The previous open house on the possible Palo Verde Regional Park drew an was at Copper Sky in April. Photo by Raquel Hendrickson

Facing a vocal and hostile group of residents, proponents of a regional park west of Maricopa tried to spell out the purpose of the plan Thursday night.

Though there have been meetings and discussions about a possible park since 2007, when the Open Space & Trails Master Plan was approved, and the meeting at Copper Sky Multigenerational Center was the second open house in four months, many in the room said they knew nothing about a Palo Verde Regional Park.

They were angry about what they felt was lack of meeting notification in the rural area and they were angry about the park concept itself.

“This is BS,” said Mike Johnson, who said his property is near the 23,000 acres of Bureau of Land Management territory being considered for the park. “We don’t want to pay for something we already get for free.”

Johnson also said bringing more people into the area would increase the danger from drug-smuggling spotters in the mountains.

Kent Taylor, director of the Pinal County Open Space & Trail Department, and Michael Park, landscape architect with Environmental Planning Group (EPG), bore the brunt of the push-back from about 15 residents. An equal number stayed silent or spoke up for the park concept.

Planning for the park began last fall.

Taylor said the open house was a continuation of the information-gathering stage.
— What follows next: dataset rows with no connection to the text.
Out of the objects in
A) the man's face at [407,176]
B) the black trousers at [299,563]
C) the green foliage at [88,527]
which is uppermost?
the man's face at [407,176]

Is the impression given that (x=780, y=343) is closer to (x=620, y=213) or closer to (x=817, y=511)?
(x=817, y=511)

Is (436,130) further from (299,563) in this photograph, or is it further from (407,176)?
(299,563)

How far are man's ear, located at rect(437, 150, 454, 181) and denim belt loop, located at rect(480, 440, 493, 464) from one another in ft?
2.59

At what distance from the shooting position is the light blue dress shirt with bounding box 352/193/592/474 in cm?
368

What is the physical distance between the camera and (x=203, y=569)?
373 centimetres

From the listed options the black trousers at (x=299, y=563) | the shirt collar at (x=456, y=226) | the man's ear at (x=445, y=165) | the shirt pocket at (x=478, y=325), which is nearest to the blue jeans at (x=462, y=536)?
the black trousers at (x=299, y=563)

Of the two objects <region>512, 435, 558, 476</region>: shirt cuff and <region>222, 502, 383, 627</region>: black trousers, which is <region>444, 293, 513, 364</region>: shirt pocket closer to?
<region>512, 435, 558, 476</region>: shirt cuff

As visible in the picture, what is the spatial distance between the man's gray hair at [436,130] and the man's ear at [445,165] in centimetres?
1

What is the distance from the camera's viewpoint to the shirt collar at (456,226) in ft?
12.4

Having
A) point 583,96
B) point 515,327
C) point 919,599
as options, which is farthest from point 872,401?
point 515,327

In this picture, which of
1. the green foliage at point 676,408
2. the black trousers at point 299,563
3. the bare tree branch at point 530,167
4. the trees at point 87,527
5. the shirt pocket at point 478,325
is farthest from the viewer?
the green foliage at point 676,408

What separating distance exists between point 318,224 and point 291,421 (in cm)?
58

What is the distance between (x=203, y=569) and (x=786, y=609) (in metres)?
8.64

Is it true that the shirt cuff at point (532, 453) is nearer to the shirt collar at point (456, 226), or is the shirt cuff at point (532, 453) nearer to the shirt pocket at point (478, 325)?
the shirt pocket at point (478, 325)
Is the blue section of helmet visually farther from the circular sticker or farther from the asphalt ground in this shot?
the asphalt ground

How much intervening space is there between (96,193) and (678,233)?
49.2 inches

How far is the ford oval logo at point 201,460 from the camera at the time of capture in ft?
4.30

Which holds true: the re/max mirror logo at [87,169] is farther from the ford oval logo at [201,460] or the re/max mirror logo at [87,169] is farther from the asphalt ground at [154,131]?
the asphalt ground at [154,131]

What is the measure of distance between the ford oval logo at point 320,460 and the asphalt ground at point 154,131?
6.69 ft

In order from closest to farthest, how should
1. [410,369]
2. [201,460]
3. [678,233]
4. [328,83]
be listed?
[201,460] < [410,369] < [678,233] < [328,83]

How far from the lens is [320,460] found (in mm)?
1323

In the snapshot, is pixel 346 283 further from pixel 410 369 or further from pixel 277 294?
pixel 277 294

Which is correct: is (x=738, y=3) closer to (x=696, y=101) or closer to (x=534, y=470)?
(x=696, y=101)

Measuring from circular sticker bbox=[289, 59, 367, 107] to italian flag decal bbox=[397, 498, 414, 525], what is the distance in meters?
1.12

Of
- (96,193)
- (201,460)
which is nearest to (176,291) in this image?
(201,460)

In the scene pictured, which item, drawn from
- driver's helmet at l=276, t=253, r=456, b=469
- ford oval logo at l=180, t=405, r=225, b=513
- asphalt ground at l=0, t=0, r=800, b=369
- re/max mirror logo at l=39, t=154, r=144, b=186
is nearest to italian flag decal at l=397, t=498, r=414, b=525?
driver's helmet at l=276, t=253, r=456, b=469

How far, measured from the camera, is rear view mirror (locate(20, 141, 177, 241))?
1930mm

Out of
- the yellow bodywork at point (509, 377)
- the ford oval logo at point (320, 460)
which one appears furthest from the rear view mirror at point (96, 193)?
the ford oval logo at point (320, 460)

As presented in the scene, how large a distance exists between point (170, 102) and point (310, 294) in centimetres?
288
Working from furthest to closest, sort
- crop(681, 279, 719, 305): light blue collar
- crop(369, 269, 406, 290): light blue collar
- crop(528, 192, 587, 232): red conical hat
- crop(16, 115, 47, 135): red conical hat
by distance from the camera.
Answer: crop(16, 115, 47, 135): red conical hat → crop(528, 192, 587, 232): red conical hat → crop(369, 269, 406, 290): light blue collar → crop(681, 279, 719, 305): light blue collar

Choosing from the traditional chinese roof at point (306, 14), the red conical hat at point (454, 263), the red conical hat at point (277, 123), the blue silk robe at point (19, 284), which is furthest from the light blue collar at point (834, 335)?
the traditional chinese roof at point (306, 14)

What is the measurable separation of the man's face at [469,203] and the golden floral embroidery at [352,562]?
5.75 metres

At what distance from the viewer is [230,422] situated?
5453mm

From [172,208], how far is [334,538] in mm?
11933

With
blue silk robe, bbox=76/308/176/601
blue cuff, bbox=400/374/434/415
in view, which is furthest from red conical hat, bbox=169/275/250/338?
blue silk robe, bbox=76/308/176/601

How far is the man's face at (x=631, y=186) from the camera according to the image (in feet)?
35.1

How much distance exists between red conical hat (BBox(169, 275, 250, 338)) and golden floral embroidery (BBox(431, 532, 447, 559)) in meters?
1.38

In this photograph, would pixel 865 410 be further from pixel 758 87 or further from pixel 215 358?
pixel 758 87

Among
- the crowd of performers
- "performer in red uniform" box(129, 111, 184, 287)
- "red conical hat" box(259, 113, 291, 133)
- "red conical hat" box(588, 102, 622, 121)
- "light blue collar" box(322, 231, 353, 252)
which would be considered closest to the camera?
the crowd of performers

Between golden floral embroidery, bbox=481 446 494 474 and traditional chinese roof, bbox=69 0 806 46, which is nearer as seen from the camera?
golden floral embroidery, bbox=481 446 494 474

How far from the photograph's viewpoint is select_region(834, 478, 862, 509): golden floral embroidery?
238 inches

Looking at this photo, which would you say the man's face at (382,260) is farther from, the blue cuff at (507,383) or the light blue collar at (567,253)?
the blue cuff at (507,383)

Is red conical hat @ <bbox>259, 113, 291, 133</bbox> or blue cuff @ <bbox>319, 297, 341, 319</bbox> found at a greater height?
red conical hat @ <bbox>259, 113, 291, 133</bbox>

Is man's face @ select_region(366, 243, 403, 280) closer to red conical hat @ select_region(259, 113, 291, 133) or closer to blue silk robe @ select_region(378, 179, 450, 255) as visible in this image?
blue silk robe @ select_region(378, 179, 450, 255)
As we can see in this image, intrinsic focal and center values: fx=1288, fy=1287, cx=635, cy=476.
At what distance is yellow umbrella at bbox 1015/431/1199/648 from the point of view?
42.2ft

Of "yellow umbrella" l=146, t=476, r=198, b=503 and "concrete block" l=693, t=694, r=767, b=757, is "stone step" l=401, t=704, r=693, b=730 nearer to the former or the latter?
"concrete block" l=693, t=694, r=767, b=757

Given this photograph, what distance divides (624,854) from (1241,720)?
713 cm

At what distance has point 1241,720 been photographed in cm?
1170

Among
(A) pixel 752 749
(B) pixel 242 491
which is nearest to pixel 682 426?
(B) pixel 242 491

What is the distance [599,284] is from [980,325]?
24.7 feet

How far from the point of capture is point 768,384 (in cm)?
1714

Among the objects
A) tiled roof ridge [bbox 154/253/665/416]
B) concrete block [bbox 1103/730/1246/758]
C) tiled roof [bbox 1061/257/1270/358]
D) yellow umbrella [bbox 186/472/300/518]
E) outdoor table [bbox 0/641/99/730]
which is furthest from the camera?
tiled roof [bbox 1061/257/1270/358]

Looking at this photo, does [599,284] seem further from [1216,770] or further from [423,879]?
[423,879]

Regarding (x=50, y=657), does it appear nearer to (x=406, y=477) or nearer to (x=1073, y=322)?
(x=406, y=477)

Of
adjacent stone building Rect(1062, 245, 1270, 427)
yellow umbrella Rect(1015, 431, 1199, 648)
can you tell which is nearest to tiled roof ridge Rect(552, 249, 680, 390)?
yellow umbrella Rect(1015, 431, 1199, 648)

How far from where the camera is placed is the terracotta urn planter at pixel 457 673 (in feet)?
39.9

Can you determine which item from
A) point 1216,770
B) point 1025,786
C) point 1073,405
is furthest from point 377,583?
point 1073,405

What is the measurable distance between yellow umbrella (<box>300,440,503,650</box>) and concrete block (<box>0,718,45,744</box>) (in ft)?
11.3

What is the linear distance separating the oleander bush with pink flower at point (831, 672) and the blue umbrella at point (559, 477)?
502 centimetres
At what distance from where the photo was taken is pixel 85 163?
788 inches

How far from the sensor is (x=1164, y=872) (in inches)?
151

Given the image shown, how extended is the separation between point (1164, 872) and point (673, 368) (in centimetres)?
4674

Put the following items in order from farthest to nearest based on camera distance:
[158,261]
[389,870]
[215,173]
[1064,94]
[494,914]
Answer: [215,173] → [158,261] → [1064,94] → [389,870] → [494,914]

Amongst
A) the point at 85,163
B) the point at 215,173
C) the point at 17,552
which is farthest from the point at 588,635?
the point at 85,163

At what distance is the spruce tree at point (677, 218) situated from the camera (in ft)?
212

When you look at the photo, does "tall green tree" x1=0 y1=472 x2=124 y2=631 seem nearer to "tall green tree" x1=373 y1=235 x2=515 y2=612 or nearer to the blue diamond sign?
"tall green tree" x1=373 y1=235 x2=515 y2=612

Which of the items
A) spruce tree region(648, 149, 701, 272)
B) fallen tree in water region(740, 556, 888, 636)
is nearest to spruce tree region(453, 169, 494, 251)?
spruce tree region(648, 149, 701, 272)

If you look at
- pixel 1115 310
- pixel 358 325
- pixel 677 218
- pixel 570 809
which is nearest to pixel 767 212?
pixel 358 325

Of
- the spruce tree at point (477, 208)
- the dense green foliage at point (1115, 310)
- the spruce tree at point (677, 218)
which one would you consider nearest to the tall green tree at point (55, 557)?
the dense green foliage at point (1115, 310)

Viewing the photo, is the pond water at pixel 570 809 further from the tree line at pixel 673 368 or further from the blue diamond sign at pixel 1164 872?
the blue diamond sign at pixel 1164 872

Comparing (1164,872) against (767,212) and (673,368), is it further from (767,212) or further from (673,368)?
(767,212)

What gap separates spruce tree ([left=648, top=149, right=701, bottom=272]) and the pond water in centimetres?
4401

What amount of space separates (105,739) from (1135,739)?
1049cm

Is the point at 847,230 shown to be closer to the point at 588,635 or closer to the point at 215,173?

As residents continued to complain about lack of notification and question the impact on taxes, lifestyle and law enforcement, Taylor repeatedly encouraged them to write their concerns on the comment forms provided at the meeting.

A handful of those attending saw the park plan as an improvement in public safety.

The most popular items on the list of possibilities for a Palo Verde Park were non-motorized trails, according to an online poll conducted by the OS&T Department.

“Trails are fairly easy to build and will probably be in Phase 1,” Park said.

The county could also regulate the shooting area that already exists and develop campsites.

“The county gets a lot of its funds from camp fees,” he said.

Most other activities proposed for the parkland have been spoken of as fee-free. The Open Space & Trails Advisory Commission has hosted field trips into the BLM land to create more discussion on the recreational possibilities of a park.

County Supervisor Anthony Smith said creating the park would be funded by development impact fees. Smith spoke to the crowd off the cuff. Though Maricopa city staff was present, they did not wander into the fray.

Johnson said it was all just another government money-grab.

Taylor said the park proposal would not come to a public vote but would go through intermediate county staff before ultimately coming to a vote of the Board of Supervisors.

The next public meeting on the park plans is scheduled for June 9. There will be a preliminary meeting for stakeholders June 2.